The main issue remains the value field. Most, but not all use-cases will be centered around drawing a graph. Clear-text options (for example as with burner status) will have to decode the option value to clear text before sending it to the browser/user. There are also values that are sent by the heater as strings instead of integers, such as parameter 3110 ("Abgegebene Wärme"). This can be quite a long number/string. So I guess it is easier to store the retreived value "as is" instead of converting strings, floats etc. into some kind of common integer/binary format and maybe set aside 10 bytes in total for it. For clear text option values we would then have to decide whether we use a magic byte at the beginning of the value field that would indicate that only the option value is stored and the clear text will have to bee looked up during output on-the-fly or if we cut the option value after 10 bytes. This I would decide based on performance impact and if this is negligible prefer the on-the-fly output with full text.
Unit and parameter description can be added to the output on the fly.

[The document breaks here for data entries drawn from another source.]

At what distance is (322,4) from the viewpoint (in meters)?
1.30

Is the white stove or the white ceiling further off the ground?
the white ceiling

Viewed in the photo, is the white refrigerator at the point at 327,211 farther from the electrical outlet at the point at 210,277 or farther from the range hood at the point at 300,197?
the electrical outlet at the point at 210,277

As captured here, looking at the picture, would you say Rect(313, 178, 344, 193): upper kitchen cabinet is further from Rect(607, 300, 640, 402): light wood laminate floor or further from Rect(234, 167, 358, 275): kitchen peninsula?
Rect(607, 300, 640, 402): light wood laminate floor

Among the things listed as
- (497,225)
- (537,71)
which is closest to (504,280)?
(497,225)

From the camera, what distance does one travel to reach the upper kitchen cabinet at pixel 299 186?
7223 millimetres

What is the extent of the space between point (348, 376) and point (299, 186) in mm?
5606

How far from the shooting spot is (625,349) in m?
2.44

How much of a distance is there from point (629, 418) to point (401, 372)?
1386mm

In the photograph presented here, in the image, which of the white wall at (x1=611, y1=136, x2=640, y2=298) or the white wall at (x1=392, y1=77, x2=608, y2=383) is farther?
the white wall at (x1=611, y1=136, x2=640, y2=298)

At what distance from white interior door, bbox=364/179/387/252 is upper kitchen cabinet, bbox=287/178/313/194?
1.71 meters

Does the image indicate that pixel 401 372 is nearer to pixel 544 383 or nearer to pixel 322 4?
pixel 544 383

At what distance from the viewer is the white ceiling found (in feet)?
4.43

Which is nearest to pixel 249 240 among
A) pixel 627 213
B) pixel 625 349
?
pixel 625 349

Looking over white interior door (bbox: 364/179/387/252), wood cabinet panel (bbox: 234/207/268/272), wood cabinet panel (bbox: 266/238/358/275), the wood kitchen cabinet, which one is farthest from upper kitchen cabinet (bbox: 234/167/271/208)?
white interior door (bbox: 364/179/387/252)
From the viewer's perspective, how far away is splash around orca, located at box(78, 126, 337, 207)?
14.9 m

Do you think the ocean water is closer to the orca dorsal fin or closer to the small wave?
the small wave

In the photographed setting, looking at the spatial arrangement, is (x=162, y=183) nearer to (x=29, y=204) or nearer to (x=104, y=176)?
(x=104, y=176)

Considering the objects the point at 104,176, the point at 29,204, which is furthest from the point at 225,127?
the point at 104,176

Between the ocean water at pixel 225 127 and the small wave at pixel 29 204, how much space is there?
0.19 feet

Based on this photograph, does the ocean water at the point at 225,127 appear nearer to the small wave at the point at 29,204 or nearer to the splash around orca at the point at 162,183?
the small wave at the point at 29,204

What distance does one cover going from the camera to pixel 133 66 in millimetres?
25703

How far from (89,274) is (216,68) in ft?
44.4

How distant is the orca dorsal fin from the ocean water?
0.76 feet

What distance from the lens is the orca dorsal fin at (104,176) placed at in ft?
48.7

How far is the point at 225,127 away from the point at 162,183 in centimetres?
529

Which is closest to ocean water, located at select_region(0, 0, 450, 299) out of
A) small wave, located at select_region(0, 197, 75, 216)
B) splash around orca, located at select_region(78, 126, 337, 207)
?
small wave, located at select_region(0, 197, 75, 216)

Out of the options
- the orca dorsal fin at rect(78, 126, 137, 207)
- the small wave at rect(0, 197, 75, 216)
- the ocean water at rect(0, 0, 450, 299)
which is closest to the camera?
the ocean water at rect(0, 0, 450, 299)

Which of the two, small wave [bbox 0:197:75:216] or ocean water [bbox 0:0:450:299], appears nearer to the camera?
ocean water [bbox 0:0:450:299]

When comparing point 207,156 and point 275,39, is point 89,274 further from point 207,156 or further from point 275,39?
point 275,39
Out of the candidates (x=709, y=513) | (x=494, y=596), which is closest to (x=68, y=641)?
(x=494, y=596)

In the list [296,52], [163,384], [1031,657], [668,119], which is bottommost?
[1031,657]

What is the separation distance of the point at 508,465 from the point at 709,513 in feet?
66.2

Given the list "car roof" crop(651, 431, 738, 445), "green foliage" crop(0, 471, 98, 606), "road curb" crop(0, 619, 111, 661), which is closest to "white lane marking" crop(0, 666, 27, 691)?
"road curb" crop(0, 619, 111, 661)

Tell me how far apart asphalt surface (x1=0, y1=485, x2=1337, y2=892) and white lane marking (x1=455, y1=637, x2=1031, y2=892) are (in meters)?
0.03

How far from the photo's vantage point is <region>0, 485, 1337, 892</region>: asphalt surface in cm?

So it looks to me that we could do at best with 53 bits plus 10 bytes, i.e. 133 bits, i.e. 17 bytes in total per row. Sounds good to me :).

from bsb-lan.

DE-cr commented on June 9, 2024

I'm not in favor of releasing new functionality in stages because it means adjusting the manual in several steps

Changing the manual should be easier than changing the code. :)

in this case the change from a non-rolling to a rolling log also means a change in functionality that may confuse users.

Which could be taken as an argument against a rolling log. ;)

from bsb-lan.

fredlcore commented on June 9, 2024

No it doesn't. We have had several breaking changes, that's fine, but that's no reason to do it twice. It's really not such an important feature that users cannot wait a few weeks more.

from bsb-lan.

fredlcore commented on June 9, 2024

As for manual vs. code: I don't know if you have worked in first-level user support, but people don't tend to re-read the manual every time there is an update. They rather e-mail us directly. And that's something I want to prevent as much as possible.

from bsb-lan.

DE-cr commented on June 9, 2024

I would set the maximum file size at two months worth of data polling 10 parameters every 30 seconds.

For ESP32 systems w/o an SD card, that limit would have to be different.

from bsb-lan.

DE-cr commented on June 9, 2024

I would make the date workable until the year 9999 which would would cost us 38 bits for YMD-HMS

Do Arduino and ESP32 have integer data types exceeding 32 bits, to calculate with ("long long" or something like that)?

from bsb-lan.

DE-cr commented on June 9, 2024

I would make the date workable until the year 9999 which would would cost us 38 bits for YMD-HMS

Do Arduino and ESP32 have integer data types exceeding 32 bits, to calculate with ("long long" or something like that)?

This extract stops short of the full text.